STORED DATA »
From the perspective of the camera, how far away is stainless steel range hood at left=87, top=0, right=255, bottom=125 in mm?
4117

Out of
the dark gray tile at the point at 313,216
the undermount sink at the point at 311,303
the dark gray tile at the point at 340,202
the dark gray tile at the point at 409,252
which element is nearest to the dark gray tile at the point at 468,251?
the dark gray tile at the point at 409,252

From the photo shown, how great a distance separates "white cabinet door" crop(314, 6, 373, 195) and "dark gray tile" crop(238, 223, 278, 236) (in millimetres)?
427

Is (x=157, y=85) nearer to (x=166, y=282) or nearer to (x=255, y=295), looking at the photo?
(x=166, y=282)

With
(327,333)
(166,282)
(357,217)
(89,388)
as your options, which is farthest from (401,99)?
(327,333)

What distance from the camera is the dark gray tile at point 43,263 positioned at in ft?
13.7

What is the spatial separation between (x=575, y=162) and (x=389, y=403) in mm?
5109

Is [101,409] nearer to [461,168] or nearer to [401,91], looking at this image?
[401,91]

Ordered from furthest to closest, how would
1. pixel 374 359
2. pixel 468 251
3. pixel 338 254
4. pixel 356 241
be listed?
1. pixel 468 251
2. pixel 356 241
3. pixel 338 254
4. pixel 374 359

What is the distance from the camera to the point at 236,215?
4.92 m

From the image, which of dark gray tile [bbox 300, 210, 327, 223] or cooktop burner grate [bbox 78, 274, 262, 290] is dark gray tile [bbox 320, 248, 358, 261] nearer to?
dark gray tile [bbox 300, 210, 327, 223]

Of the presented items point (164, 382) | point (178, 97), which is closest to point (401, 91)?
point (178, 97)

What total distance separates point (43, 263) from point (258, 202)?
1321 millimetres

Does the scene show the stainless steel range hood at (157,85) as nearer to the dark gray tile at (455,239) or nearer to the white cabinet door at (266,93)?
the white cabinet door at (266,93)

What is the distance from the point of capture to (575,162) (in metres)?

JOB » Beginning at the line where "Is (x=157, y=85)" appears, extract each line through the end of the data above; keep them exact and include nothing else.

TASK SOLUTION »
Is (x=157, y=85) nearer to (x=166, y=282) or nearer to (x=255, y=295), looking at the photo?
(x=166, y=282)

With
(327,333)
(166,282)
(357,217)
(89,388)
as your options, which is farthest from (401,99)?
(327,333)

What distance from the camera is the dark gray tile at point 43,263 positioned at in ft?
13.7

What is the spatial separation between (x=575, y=162) and (x=389, y=403) in mm?
5109

Is [101,409] nearer to [461,168] or nearer to [401,91], looking at this image?
[401,91]

Ordered from furthest to closest, how would
1. pixel 374 359
2. pixel 468 251
3. pixel 338 254
4. pixel 356 241
be listed?
1. pixel 468 251
2. pixel 356 241
3. pixel 338 254
4. pixel 374 359

What is the distance from the camera to the point at 236,215?
4.92 m

From the image, which of dark gray tile [bbox 300, 210, 327, 223] or cooktop burner grate [bbox 78, 274, 262, 290] is dark gray tile [bbox 320, 248, 358, 261] nearer to?
dark gray tile [bbox 300, 210, 327, 223]

Of the presented items point (164, 382) | point (178, 97), which is closest to point (401, 91)?
point (178, 97)

What total distance separates point (43, 263) from point (258, 202)?
1321 millimetres

Does the scene show the stainless steel range hood at (157,85) as nearer to the dark gray tile at (455,239) or nearer to the white cabinet door at (266,93)?
the white cabinet door at (266,93)

What is the distance from the point of capture to (575,162) (in metres)?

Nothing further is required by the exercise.